Working outside the studio system for over a decade, filmmaker Apichatpong Weerasethakul has developed an international reputation for his feature length films and video installations. Weerasethakul’s riveting body of work creates a cinematic space in which mystifying forces have starring roles.
His recent project Primitive was developed during Weerasethakul’s visit to northeast Thailand near the Laotian border while conducting research on his latest feature film Uncle Boonmee Who Can Recall His Past Lives. During the research, he came across the sleepy village of Nabua, which had once been designated a “red zone” and hence the target of fierce oppression, fighting and violence in the Thai government’s attempts to eradicate Communist sympathizers in the 1960s through the 1980s. As a result, the village is devoid of men as many villagers were either killed or had fled to the forest. Those who remained were mainly women. This reality of Nabua, known as a “widow town,” is echoed in a local legend about a widow ghost who abducts men who enter her domain.

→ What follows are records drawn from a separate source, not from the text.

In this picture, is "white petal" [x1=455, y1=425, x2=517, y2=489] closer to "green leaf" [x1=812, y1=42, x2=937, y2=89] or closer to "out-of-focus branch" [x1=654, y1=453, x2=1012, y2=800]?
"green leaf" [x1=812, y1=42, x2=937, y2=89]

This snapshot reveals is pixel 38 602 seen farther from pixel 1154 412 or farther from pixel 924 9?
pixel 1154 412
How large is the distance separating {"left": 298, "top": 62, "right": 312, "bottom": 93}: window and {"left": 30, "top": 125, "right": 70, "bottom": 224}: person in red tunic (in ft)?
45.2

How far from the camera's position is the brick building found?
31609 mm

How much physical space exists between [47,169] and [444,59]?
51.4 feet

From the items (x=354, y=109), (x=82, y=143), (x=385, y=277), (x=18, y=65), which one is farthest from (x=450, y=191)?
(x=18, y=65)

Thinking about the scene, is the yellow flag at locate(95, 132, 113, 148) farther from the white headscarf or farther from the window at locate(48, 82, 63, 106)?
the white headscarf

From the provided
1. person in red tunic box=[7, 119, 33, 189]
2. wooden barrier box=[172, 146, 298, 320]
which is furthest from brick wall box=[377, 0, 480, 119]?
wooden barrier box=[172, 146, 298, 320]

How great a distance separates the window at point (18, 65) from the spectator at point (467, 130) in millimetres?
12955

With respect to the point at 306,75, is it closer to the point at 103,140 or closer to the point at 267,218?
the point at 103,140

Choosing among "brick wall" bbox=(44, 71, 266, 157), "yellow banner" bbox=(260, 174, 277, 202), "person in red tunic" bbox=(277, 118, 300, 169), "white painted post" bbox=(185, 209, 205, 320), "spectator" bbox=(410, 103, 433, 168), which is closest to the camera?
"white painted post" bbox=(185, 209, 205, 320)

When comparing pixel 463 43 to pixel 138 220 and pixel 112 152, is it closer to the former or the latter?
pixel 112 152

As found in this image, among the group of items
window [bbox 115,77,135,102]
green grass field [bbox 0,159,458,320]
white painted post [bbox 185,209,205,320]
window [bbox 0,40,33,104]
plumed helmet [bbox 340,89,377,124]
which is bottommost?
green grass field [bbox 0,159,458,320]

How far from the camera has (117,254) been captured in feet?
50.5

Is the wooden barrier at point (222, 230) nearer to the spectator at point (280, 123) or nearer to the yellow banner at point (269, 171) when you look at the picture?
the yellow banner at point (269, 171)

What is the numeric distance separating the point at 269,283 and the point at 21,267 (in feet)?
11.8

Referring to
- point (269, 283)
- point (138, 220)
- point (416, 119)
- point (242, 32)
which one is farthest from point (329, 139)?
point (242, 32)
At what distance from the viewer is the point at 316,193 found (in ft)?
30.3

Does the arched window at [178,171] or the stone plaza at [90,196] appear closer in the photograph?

Weerasethakul’s Primitive re-imagines this terrain by creating various fictional scenarios in order to implant memory into a context that was stripped of it. The multi-platform work consisting of video projections, photographs, sculpture and synchronized sound conjure a dreamscape in the jungle, following the imagined male descendants of the Communist farmers as teenagers who lead a journey into fabricated memories.